アランが白人女をエリザベスだと勘違い?するが、白人女は自分はジャクリーンだと主張。
大地震が起きて店の入り口が封鎖される。天井が崩れそうなので、シェルターへ。
エリオが目を覚ますと、既に事故から2日が経過していて、マスカレードが発生していた。
1ボビイ、2エリオ、3ランディ、4ジャクリーン、5アラン、6ハニの順でマスカレード(スライドは一回だけに見える状況)
日本人女のアヤは殺されている。
事故直後、ジャクリーンの体が店に戻ろうとしていた(ボビイの証言、ネタ明かしで実はアヤだったと判明する)。

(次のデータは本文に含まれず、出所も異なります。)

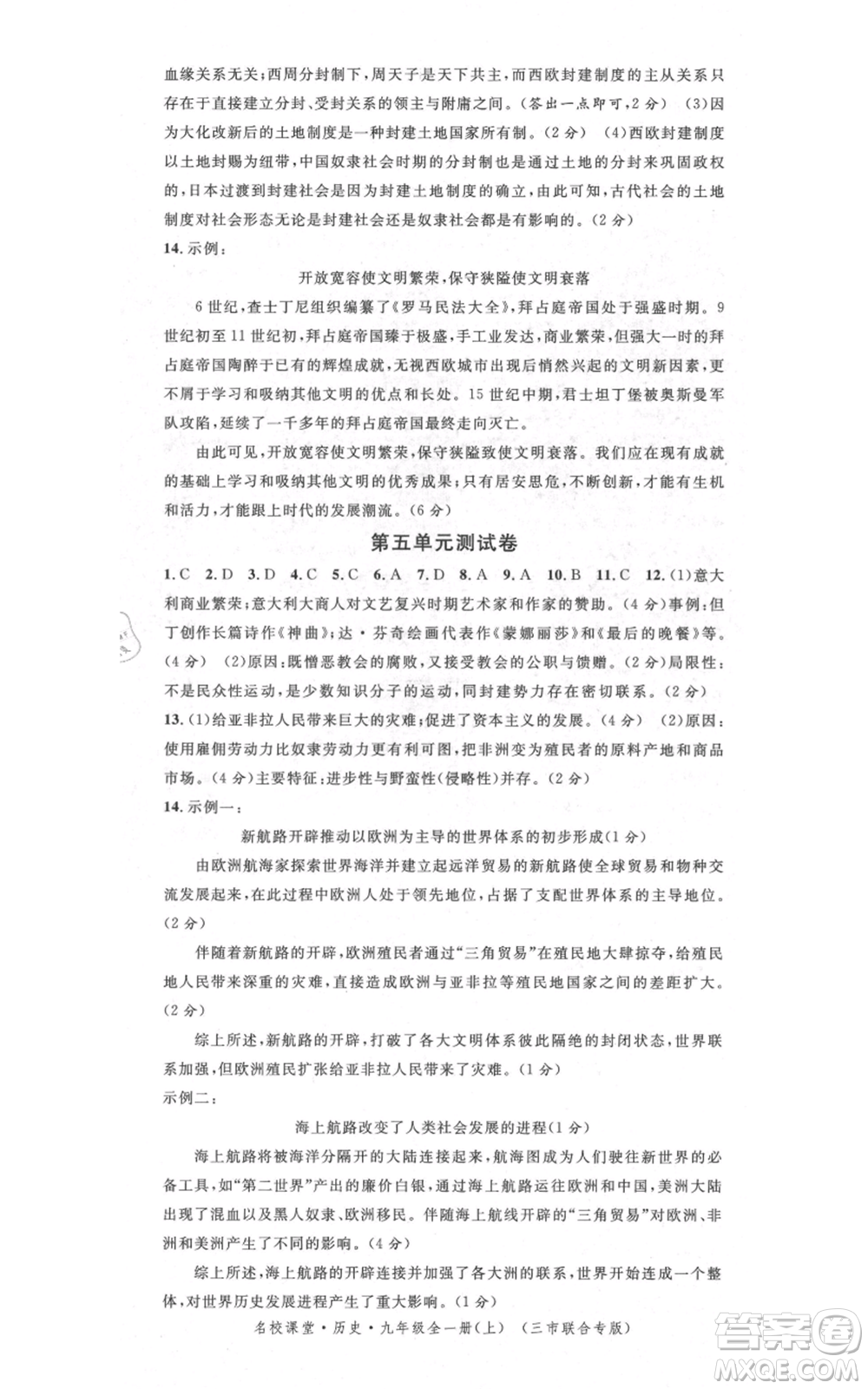 廣東經(jīng)濟出版社2021名校課堂九年級上冊歷史人教版背記手冊黃岡孝感咸寧專版參考答案 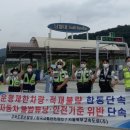 대한자동차㈜ 이미지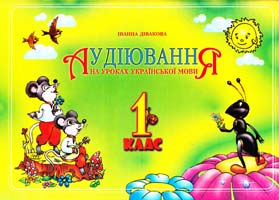 Дівакова Іванна Аудіювання на уроках української мови в 1 класі 966-562-707-4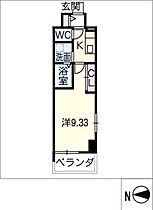 ＯＫＮＩＳ　ｉｍａｉｋｅ  ｜ 愛知県名古屋市千種区今池5丁目（賃貸マンション1K・6階・29.20㎡） その2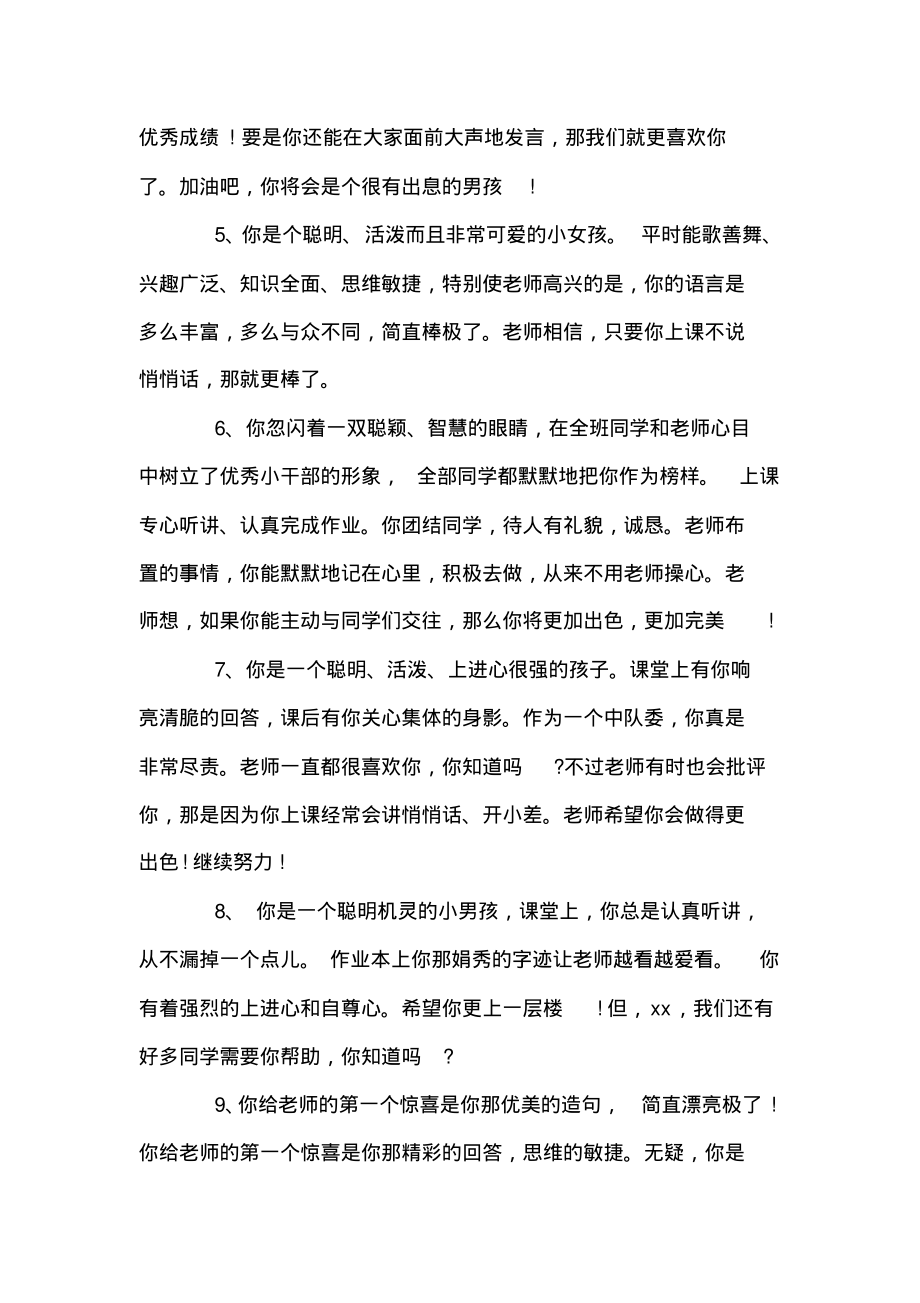 期末评语.pdf_第2页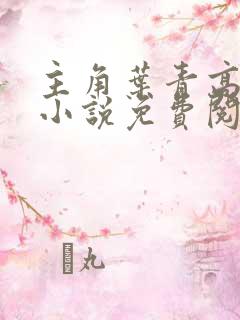 主角叶青高清月小说免费阅读无弹窗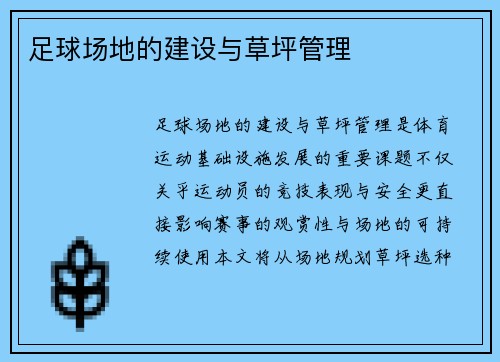 足球场地的建设与草坪管理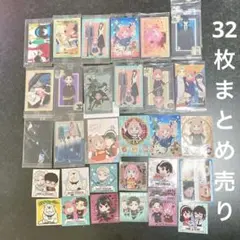 SPY×FAMILY カード ステッカー ウエハース 丸美屋 スパイファミリー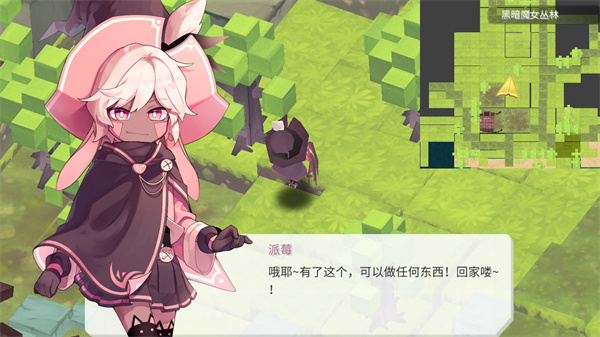 魔女之泉1复刻版5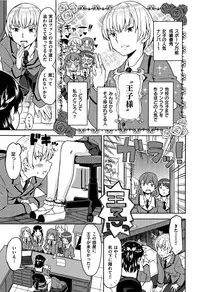 [Ayane] Ekidare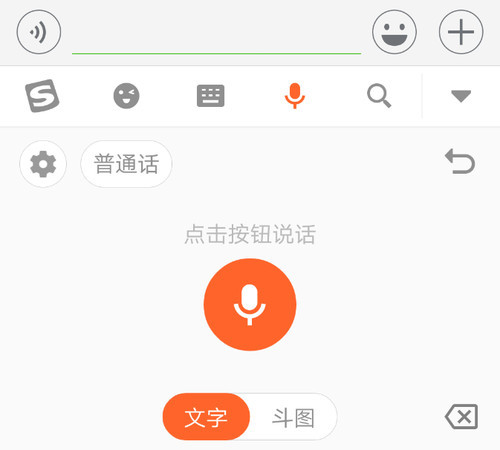 安卓版搜狗拼音搜狗输入法下载安卓版-第2张图片-太平洋在线下载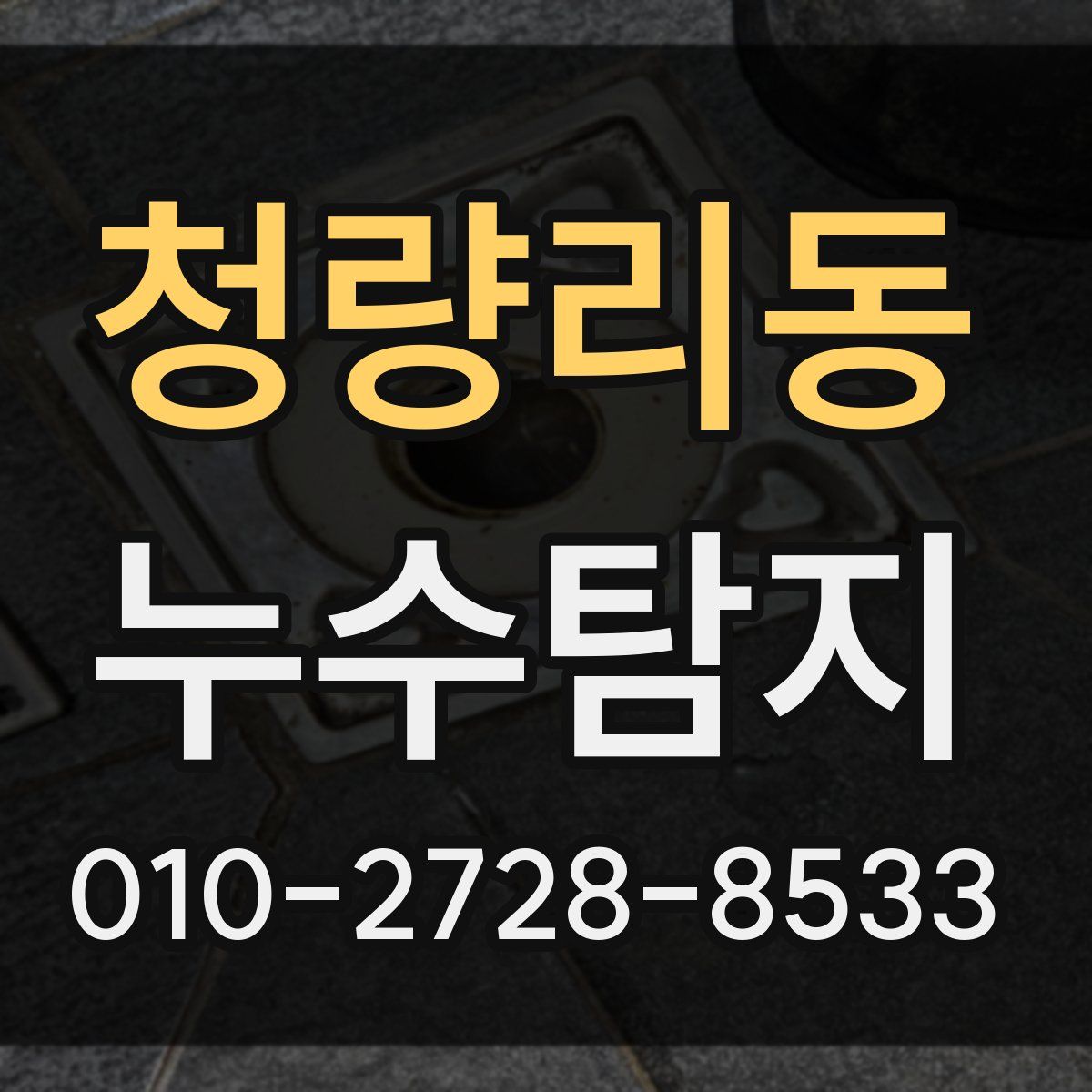 청량리동 누수탐지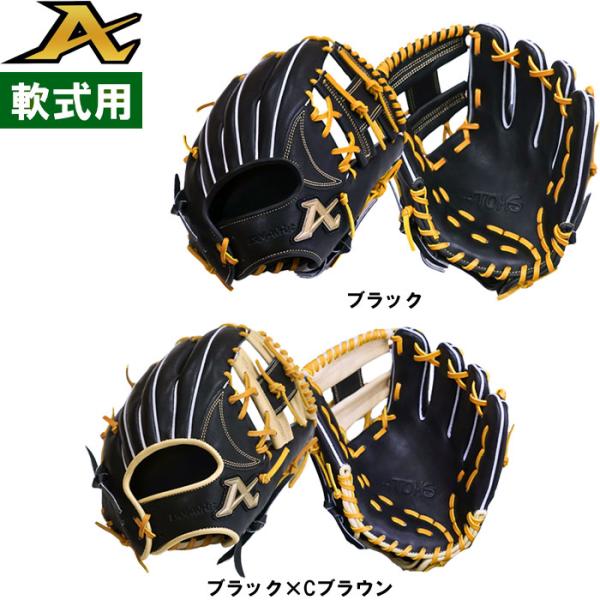 あすつく ATOMS アトムズ 野球用 軟式用 グラブ 内野用 NATIONAL LINE 内野手用...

残された6人で殺人事件が連発、エリオとジャクリーンだけが生き残る。
結末。
犯人はアヤ。実はマスカレードは7人で発生し、既に一周した後だったのだ。
事故発生直後、アヤがジャクリーンを殺そうとして、間違えて自分の体を殺してしまう(中身はアラン)。そのままジャクリーンの体を乗っ取りたいと考えて、全員を殺そうとする。初めにジャクリーンを殺そうとしたのは、アランがジャクリーンと親しげに話していたから。
⚪︎感想
アヤが紛れ込んでいるのは、ミステリ好きなら確実に気づく。丁寧に読めば、アヤが誰と勘違いされているのかと気づくはず。だが、設定がややこしく、いちいち脳内で状況を思い浮かべるのが大変なので私は何も考えずに読み飛ばした。どうせアヤが犯人だろうなー、と思いつつ。そして案の定だった。
個人的に一番気になったのは、アヤがジャクリーンを殺そうとした動機が弱すぎる点。本当にくだらない。動機がしっかりしてれば、6点以上はあった。
正直3点以下にしようかとも思ったが、小説としてのオチが好きだった。マスカレードは夫婦の仲を深めるための装置というのが面白い。まあ夫婦以外が入れ替わったら? とかも考えてしまったが、予想外のオチだったのは間違いなく、読後感も良い。アクロイド博士の出産エピソードもこのための伏線だったのが素晴らしい。